■ What you have to do ■
Nothing but the lines from the one with "Which has the" to the final line should be returned, each exactly as it appears.

■ Collection entries ■

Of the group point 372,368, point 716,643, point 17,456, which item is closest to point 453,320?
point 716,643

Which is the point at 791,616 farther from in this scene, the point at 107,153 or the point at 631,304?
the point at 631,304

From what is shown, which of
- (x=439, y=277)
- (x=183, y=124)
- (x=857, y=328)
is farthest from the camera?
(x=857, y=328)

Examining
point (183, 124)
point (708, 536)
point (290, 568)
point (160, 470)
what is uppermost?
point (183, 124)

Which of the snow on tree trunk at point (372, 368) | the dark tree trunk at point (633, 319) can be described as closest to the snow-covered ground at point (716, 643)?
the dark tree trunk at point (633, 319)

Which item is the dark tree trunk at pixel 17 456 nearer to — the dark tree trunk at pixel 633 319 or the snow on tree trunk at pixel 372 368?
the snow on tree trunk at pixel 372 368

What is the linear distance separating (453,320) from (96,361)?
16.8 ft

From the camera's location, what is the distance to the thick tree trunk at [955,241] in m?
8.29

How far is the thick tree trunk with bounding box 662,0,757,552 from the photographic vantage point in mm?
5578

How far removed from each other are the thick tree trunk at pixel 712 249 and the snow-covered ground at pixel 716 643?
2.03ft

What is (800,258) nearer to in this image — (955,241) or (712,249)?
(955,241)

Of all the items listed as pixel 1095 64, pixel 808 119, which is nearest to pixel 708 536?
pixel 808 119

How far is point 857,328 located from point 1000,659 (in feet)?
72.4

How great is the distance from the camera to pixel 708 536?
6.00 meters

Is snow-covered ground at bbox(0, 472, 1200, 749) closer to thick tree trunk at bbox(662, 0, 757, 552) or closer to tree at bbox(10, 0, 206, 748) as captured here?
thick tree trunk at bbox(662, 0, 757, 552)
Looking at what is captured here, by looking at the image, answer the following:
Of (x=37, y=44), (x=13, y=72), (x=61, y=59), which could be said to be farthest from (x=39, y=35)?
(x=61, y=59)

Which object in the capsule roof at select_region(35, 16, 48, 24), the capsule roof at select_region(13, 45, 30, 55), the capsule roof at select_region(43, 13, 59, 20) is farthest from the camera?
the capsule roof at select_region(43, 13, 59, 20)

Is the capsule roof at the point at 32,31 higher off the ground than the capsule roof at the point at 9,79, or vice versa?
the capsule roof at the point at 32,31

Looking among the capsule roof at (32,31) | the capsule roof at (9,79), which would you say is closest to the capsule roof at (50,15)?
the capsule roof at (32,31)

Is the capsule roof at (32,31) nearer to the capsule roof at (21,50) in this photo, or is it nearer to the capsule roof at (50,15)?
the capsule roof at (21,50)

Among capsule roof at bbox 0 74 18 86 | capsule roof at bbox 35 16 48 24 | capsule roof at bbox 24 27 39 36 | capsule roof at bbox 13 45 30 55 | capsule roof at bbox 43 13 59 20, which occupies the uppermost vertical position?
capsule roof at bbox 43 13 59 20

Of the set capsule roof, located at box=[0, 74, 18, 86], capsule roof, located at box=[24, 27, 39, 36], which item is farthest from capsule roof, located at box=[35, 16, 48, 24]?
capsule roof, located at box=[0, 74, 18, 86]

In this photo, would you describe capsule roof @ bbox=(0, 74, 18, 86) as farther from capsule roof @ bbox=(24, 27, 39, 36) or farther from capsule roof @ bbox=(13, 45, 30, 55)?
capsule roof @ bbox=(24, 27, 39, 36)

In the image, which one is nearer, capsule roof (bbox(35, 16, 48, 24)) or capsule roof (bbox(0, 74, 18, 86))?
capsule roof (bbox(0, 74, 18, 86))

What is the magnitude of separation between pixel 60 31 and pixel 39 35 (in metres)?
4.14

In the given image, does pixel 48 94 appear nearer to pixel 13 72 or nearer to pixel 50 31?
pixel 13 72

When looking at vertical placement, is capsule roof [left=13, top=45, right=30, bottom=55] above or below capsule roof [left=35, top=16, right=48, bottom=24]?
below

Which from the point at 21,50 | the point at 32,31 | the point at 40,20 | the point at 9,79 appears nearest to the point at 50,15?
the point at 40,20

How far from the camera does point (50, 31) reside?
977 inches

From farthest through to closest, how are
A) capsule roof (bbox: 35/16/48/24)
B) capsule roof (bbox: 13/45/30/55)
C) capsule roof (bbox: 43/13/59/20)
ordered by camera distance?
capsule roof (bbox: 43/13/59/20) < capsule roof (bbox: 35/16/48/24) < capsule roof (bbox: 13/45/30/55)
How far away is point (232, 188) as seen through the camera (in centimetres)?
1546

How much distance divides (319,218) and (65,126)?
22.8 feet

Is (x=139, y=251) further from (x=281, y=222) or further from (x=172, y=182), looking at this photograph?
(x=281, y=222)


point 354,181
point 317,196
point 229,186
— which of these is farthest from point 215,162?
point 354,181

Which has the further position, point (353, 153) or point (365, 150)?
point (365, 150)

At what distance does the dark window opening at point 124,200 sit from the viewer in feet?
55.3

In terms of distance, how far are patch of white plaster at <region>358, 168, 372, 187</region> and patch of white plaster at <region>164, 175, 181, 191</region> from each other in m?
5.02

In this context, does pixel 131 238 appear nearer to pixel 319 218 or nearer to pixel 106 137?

■ The completed task ■
Which has the further position, point (353, 153) or point (365, 150)?
point (365, 150)

At what distance does the dark window opening at point 124,200 sit from the viewer in feet?
55.3

In terms of distance, how far are patch of white plaster at <region>358, 168, 372, 187</region> and patch of white plaster at <region>164, 175, 181, 191</region> from each other in m?
5.02

In this context, does pixel 131 238 appear nearer to pixel 319 218 or nearer to pixel 106 137?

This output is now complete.